Tuesday, March 20, 2012

Personal Well-Being

Yes, I am telling you that nothing helped the nerve pain at all before completing the relaxation exercise.

My levels of wellness are as follows:
Physically a 5. My muscles were really tight today. I did go for a walk twice within the past week. I continue to get massages on a weekly to bi-weekly basis, especially since my car accident at the end of January.

Psychologically, up and down. I have not been really stressed or anything. It is just that Easter is in about two and a half weeks and that is the day my sister died by suicide three years ago, April 12, 2009. Yes, the grief is more manageable. This is the time of year I want to cry more, sometimes just out of the blue. I have began making the origami cranes for the Out of the Darkness Walk to Prevent Suicide. That is very relaxing, almost meditative, and it provides a sense of purpose, a way of telling people it is okay to be depressed and seek help. In fact, it is better that you do. I hate that she is gone, but at least I can do something to bring awareness to depression and suicide to try to keep others alive.
She was 20 years old, a sophomore in college at the University of Maryland, College Park.
Suicide is the 2nd largest cause of death for college students, 3rd largest cause of death for the ages of 15-24, and it is steadily rising within the military, of which I work for the Navy. I am not active duty, but a contractor, and I come across those whom serve our nation everyday at work.

## GIVEN ENTRIES
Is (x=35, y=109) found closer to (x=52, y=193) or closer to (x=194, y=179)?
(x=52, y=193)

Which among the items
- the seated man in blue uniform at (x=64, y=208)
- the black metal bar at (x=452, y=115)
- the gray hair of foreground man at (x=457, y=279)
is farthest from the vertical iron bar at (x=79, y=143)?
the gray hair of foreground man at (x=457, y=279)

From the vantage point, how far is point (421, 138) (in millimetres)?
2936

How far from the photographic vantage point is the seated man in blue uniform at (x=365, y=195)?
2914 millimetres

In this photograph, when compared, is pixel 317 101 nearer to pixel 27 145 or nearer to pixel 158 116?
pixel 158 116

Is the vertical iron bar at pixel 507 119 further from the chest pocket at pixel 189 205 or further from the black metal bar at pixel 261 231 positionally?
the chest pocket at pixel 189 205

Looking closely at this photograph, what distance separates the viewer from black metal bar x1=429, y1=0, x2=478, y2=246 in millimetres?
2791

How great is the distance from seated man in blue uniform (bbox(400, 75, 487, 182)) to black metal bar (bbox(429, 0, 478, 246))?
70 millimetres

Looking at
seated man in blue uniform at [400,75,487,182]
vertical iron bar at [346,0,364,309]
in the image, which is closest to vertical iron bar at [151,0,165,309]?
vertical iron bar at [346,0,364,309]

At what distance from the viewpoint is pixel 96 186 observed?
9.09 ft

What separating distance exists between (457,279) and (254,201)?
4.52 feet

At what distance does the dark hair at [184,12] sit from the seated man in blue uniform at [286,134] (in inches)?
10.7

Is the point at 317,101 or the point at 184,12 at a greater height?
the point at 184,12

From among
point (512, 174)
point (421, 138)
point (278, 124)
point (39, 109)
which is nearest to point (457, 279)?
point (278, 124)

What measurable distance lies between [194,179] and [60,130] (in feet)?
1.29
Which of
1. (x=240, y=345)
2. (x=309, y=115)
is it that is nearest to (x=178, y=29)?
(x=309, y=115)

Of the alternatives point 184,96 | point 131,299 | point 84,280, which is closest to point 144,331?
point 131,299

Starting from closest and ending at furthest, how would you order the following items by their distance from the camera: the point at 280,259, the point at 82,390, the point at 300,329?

==

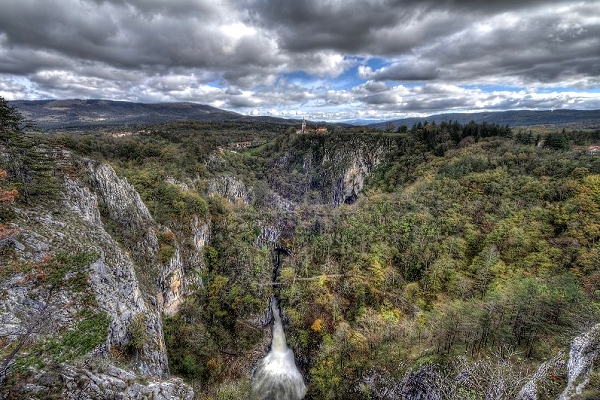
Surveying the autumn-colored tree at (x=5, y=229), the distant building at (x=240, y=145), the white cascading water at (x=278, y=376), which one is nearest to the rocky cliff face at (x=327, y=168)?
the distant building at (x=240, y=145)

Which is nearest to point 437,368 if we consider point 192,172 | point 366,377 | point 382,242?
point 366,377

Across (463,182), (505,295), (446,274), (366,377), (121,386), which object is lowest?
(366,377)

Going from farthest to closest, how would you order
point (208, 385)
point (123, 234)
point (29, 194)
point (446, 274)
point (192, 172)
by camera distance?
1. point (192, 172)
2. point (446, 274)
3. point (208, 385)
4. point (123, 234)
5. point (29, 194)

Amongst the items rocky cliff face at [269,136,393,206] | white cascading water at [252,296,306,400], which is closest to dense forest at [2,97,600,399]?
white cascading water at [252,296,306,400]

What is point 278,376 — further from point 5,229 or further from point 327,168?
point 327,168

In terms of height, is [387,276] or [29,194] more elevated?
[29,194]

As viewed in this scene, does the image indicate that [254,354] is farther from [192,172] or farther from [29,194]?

## WHAT YOU NEED TO DO
1. Can you edit the personal well-being post from "My levels of" through "end of January.", inclusive, replacing "tight" with "stiff"?
2. How would you sum up the personal well-being post in two sentences?

## ANSWERS BY TASK
1.
My levels of wellness are as follows:
Physically a 5. My muscles were really stiff today. I did go for a walk twice within the past week. I continue to get massages on a weekly to bi-weekly basis, especially since my car accident at the end of January.

2. The writer rates their physical wellness a 5, citing tight muscles, two walks in the past week and regular massages since a car accident at the end of January. Psychologically they are up and down as Easter nears, the day their sister died by suicide in 2009, and they find making origami cranes for the Out of the Darkness Walk to Prevent Suicide relaxing and purposeful as a way to bring awareness to depression and suicide.